▶ OBJECTIF DE LA TÂCHE
Poursuivez le texte sur la situation politique autour de l'Abkhazie en reprenant juste après sa dernière phrase.
:: EXTRAIT DU DOCUMENT ::
La situation politique autour de l’Abkhazie retient chaque jour davantage l’attention de la communauté mondiale. Au Conseil de sécurité de l’ONU, la question abkhaze a fait l’objet d’une discussion à deux reprises en six mois. Elle est devenue un point de compromis dans les relations russo-états-uniennes. La résolution 1716, très critique vis-à-vis de la Géorgie, a été adoptée pratiquement au même moment où la Russie effectuait un vote bienveillant concernant la RDPC. C’est le secrétaire général de l’ONU lui-même qui, au début de 2007, a présenté un rapport sur la situation ethnopolitique en Abkhazie. Au cours de la semaine qui a précédé la réunion du Conseil de sécurité, Ban Ki Moon a présenté sa vision de la situation dans le secteur de Gali, en Abkhazie (où, à la veille du Nouvel An, des flambées de violence avaient été enregistrées des deux côtés).
:::
:: ENSEMBLE DES ENTRÉES ::
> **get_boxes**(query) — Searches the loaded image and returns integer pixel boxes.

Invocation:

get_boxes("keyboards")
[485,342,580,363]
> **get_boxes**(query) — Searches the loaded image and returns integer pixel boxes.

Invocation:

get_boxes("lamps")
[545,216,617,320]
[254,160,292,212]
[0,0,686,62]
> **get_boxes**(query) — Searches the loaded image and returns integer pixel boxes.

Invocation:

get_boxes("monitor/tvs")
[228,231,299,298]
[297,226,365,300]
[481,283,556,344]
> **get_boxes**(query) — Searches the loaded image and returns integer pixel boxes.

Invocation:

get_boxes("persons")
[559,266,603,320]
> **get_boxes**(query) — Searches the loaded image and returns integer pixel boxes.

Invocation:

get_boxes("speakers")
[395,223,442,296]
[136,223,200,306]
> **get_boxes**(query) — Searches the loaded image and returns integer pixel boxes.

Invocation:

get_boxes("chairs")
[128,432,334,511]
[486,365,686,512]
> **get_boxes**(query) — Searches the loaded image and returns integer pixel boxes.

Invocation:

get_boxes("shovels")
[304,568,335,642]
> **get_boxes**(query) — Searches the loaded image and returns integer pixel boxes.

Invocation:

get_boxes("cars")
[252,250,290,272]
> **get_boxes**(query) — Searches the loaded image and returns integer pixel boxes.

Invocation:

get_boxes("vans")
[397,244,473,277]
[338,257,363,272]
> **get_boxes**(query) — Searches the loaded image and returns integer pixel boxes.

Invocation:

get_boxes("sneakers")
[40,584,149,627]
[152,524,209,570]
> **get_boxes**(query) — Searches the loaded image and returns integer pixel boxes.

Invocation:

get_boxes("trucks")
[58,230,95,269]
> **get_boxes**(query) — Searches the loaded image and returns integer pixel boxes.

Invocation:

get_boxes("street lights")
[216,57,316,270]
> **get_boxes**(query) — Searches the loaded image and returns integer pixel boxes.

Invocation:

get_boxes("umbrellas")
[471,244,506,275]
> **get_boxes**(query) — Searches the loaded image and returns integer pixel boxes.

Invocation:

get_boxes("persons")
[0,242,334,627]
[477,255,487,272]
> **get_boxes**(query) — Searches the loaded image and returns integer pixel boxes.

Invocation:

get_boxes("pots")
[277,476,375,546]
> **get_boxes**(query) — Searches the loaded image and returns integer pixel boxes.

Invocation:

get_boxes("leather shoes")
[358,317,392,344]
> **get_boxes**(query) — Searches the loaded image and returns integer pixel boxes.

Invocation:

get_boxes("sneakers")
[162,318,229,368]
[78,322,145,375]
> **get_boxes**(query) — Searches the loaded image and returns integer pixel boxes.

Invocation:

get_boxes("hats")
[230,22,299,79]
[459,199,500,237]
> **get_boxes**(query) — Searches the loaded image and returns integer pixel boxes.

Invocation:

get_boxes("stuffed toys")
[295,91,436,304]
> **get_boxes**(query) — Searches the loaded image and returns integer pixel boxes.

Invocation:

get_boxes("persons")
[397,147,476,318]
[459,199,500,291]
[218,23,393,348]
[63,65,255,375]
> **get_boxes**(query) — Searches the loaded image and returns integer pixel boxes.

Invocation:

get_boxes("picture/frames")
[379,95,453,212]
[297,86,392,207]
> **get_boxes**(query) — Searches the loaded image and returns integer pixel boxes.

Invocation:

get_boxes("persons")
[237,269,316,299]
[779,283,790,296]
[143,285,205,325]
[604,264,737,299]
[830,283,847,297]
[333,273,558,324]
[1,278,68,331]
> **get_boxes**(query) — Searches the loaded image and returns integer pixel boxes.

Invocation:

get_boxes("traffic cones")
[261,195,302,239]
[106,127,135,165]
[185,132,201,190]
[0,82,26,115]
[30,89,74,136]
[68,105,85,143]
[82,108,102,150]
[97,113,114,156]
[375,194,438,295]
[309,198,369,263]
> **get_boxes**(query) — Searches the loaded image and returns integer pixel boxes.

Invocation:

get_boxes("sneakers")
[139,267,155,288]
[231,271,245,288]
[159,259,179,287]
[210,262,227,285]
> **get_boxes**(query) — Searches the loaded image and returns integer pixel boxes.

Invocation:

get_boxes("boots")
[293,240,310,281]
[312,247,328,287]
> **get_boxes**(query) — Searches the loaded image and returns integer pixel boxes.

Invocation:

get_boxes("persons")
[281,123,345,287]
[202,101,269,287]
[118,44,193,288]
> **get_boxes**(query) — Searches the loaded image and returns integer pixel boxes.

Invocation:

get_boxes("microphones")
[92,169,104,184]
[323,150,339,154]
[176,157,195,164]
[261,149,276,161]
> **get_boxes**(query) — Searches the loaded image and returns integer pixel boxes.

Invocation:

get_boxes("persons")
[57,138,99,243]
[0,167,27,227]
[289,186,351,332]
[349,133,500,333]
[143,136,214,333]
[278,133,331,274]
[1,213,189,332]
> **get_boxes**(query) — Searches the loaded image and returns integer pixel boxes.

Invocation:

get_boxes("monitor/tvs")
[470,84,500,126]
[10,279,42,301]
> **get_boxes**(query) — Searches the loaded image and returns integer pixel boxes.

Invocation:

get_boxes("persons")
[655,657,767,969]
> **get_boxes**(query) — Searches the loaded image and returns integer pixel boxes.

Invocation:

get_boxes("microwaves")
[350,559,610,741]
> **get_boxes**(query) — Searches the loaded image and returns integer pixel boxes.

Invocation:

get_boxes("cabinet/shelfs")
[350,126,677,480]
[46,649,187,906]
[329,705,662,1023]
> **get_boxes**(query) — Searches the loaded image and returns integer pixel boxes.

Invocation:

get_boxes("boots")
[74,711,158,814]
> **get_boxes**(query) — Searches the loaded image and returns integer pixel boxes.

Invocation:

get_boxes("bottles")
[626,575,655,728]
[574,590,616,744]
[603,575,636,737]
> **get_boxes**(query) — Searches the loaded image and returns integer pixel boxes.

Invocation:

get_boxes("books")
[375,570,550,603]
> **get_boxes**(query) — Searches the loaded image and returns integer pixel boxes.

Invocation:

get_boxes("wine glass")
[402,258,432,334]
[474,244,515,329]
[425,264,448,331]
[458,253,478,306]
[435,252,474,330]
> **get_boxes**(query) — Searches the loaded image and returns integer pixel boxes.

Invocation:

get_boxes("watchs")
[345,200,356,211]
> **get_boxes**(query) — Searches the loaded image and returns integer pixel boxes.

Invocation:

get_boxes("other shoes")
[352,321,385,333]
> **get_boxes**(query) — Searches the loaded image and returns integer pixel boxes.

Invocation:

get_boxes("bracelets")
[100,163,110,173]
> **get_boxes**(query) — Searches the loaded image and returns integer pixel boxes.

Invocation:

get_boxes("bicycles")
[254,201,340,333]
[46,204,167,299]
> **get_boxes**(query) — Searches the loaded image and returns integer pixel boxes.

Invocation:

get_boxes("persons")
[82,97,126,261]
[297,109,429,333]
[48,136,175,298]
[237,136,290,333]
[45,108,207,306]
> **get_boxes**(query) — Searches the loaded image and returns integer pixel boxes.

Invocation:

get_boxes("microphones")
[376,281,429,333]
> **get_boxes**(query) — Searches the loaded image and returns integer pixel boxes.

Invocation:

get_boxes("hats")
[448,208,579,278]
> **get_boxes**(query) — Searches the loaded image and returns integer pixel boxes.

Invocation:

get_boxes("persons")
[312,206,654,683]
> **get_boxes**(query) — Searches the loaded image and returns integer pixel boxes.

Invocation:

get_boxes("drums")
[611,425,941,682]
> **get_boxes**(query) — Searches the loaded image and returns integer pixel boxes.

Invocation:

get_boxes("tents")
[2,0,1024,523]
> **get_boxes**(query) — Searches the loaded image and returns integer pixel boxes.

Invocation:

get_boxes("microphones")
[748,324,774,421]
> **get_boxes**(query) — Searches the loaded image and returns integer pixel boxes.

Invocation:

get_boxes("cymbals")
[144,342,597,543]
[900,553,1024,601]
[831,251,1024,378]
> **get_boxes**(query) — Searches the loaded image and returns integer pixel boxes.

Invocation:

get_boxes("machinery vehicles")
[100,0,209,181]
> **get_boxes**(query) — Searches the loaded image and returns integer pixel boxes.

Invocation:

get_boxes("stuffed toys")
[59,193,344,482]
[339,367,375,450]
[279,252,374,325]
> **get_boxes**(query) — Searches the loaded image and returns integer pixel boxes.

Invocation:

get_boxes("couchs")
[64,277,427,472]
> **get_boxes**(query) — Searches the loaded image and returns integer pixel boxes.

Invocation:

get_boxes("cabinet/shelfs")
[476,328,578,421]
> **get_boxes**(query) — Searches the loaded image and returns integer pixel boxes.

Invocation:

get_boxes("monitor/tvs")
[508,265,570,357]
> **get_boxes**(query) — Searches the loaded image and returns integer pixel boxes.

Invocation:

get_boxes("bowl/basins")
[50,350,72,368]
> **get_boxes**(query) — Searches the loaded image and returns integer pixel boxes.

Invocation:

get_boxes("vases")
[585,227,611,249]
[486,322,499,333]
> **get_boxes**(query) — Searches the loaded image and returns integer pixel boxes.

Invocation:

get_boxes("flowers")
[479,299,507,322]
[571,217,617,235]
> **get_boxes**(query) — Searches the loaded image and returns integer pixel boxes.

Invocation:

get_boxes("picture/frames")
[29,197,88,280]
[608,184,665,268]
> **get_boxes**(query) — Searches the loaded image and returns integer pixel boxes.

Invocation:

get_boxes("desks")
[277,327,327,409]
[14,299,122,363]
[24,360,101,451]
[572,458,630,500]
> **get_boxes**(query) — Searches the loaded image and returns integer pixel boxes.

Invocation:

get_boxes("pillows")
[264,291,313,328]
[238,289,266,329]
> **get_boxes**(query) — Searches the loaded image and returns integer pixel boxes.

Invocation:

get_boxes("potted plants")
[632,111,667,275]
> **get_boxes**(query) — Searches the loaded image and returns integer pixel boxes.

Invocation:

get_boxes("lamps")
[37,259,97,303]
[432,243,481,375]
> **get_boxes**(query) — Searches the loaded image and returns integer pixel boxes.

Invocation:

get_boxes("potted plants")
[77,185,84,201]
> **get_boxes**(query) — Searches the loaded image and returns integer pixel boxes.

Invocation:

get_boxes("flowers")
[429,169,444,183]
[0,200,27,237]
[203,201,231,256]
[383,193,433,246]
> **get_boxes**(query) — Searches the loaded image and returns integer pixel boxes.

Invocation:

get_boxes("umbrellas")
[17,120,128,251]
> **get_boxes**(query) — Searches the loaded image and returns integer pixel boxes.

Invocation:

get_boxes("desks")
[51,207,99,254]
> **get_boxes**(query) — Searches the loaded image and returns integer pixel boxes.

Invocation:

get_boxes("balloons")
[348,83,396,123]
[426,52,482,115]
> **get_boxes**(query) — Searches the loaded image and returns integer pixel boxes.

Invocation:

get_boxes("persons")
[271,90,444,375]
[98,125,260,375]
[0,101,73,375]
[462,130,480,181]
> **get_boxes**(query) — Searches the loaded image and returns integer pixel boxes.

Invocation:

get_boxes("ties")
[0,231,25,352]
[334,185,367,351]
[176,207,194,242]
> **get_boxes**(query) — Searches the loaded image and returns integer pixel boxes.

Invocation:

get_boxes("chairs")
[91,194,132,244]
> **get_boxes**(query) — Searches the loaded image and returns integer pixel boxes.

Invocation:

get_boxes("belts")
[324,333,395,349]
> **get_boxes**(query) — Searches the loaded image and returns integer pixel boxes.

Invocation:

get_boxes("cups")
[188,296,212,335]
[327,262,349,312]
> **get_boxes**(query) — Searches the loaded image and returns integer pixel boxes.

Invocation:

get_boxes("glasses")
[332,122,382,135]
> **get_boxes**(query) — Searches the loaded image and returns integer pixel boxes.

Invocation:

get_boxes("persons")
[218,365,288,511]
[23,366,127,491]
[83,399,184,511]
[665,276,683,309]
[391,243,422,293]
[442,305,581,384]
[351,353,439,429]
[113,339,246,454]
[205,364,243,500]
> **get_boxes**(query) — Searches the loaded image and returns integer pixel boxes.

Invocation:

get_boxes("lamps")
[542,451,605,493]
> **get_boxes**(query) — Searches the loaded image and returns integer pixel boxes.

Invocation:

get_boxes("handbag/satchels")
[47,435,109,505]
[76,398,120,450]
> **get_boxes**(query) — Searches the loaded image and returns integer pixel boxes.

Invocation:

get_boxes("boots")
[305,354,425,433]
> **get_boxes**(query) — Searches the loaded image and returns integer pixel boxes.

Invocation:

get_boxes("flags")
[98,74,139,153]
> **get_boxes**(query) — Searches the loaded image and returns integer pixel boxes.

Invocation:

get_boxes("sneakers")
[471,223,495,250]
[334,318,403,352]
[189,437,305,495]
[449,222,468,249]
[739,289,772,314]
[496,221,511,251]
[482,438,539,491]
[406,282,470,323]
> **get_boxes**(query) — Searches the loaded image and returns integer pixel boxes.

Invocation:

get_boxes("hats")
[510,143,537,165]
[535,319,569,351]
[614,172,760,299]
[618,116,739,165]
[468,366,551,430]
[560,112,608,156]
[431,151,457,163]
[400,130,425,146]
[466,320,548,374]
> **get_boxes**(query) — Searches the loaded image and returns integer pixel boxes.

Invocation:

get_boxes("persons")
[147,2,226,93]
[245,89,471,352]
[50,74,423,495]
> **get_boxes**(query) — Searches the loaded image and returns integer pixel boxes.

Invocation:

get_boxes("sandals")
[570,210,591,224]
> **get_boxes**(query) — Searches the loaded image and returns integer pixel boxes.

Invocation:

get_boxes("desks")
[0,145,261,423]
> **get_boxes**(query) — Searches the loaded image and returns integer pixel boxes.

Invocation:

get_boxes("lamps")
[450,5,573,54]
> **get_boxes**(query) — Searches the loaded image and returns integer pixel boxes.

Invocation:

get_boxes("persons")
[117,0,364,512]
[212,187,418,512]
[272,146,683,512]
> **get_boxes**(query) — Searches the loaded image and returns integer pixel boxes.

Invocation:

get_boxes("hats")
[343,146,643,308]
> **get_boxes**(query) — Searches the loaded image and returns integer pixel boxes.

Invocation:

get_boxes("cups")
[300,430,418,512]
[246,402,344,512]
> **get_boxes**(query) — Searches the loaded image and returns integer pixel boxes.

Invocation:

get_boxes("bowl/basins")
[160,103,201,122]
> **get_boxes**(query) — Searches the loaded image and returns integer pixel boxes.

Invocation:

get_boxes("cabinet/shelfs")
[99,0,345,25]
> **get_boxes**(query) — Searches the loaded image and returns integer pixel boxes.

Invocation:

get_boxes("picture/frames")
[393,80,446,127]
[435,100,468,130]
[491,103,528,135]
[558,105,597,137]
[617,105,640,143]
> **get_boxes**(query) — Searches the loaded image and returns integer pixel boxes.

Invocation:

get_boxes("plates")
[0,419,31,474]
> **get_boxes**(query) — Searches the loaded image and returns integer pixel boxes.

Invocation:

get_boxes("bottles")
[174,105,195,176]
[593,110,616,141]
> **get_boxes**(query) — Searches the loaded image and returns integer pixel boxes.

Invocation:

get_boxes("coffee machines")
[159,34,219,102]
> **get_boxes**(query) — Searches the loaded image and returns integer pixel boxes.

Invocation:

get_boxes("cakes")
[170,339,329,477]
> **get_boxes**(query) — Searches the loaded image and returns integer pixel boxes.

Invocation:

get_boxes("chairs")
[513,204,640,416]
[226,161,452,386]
:::
▶ RÉSULTAT CI-DESSOUS
Les hommes politiques et les diplomates russes ont traditionnellement peur de la possibilité même d’internationalisation. Mais, comme l’ont montré les événements de ces derniers mois, il n’y a rien, dans ce phénomène, qui puisse menacer les intérêts nationaux russes. À une seule condition, qu’il faudra respecter scrupuleusement, à l’avenir également. La diplomatie russe doit savoir mettre les accents où il faut et bien définir les priorités.

De plus, aussi paradoxal que cela puisse paraître, l’internationalisation ne contredit en rien les intérêts nationaux, elle les favorise même. Mais cette thèse exige plusieurs concrétisations importantes. Il faut définir les formats de l’internationalisation. Dans tous les cas, il serait extrêmement improductif de rejeter l’idée même d’adjoindre au règlement pacifique des forces extérieures autres que la Russie. Il est important de comprendre les forces dont a besoin, et à quel moment, pour réaliser les objectifs.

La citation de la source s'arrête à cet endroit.